The black ones have been her favorite for months, but apparently that’s over now. Pink is definitely in.
Once I change the dreaded black shoes to the coveted pink ones, Rosa is as happy as can be, buckling herself into her car seat with a little half-grin.
I take her to Aunt Agnes’ house, just down the street.
“Aggie?” Rosa points at the small home, and I smile and nod.
“You’ll be staying with Aggie today and maybe tonight.”
“Maybe tonight,” Rosa repeats, and I turn back to look at her, her green eyes bright and shining as she looks at me.

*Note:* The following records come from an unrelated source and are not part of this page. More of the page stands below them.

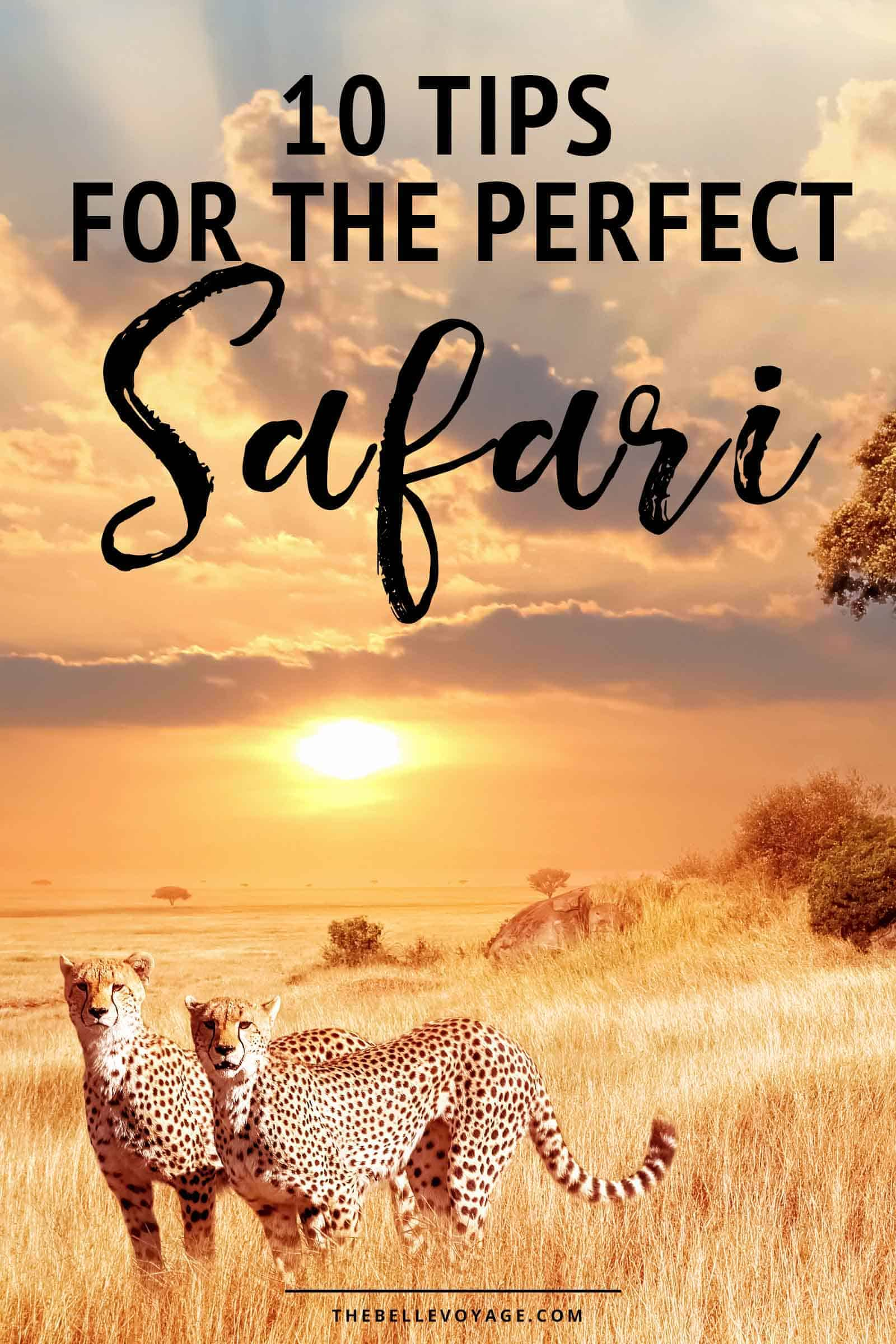 African safari tips | Things to know before your first African safari | Safari vacation tips | Planning the perfect safari honeymoon | Travel on an African safari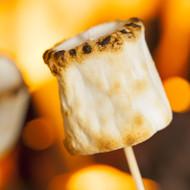 Fire Roasted Marshmallows Fragrance Oil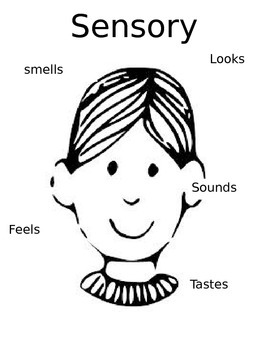 Sensory Images Graphic Organizer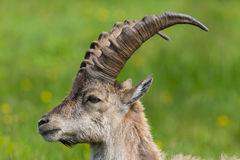 Side view portrait of natural alpine ibex capricorn in meadow. Side view portrait of natural alpine ibex capricorn in green meadow stock image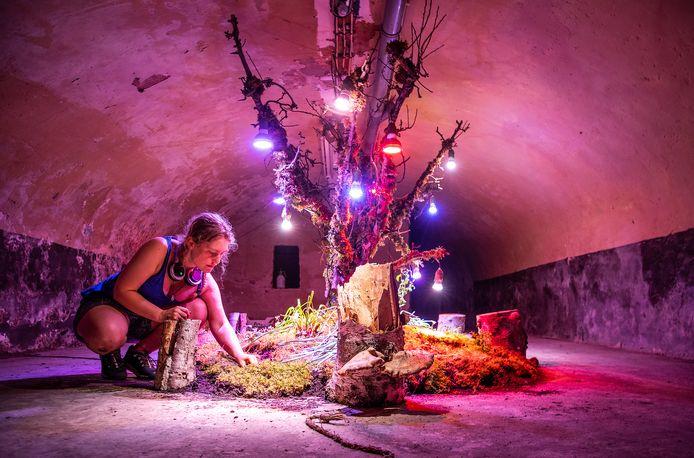 In de kelder van Pictura heeft kunstenares Anna Berendsen een heus ecosysteem nagebouwd.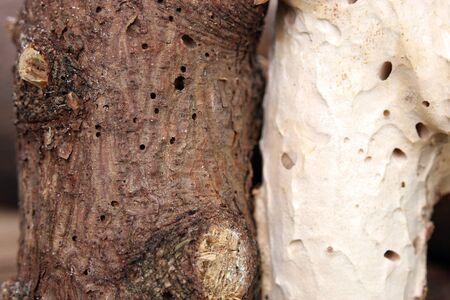 varmint: woodworm Stock Photo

God, she looks like her father sometimes.
I shake off the empty feeling in my chest, getting out of the car and helping Rosa out of her seat.
I walk up and Agnes meets us at the door. She’s sixty-five and a bit of a hippie. She believes in crystals and astrology. She coos at Rosa and the smell of something like patchouli assaults my nose.
Rosa doesn’t seem to mind, though, practically jumping into Agnes’ arms.
“Aggie! Aggie, my shoes,” she says petulantly and Agnes just praises her.
“Your shoes are beautiful.”
“She had such an attitude this morning. You wouldn’t believe it.”
“My Rosa? With an attitude?”
Rosa grins and wrinkles her nose.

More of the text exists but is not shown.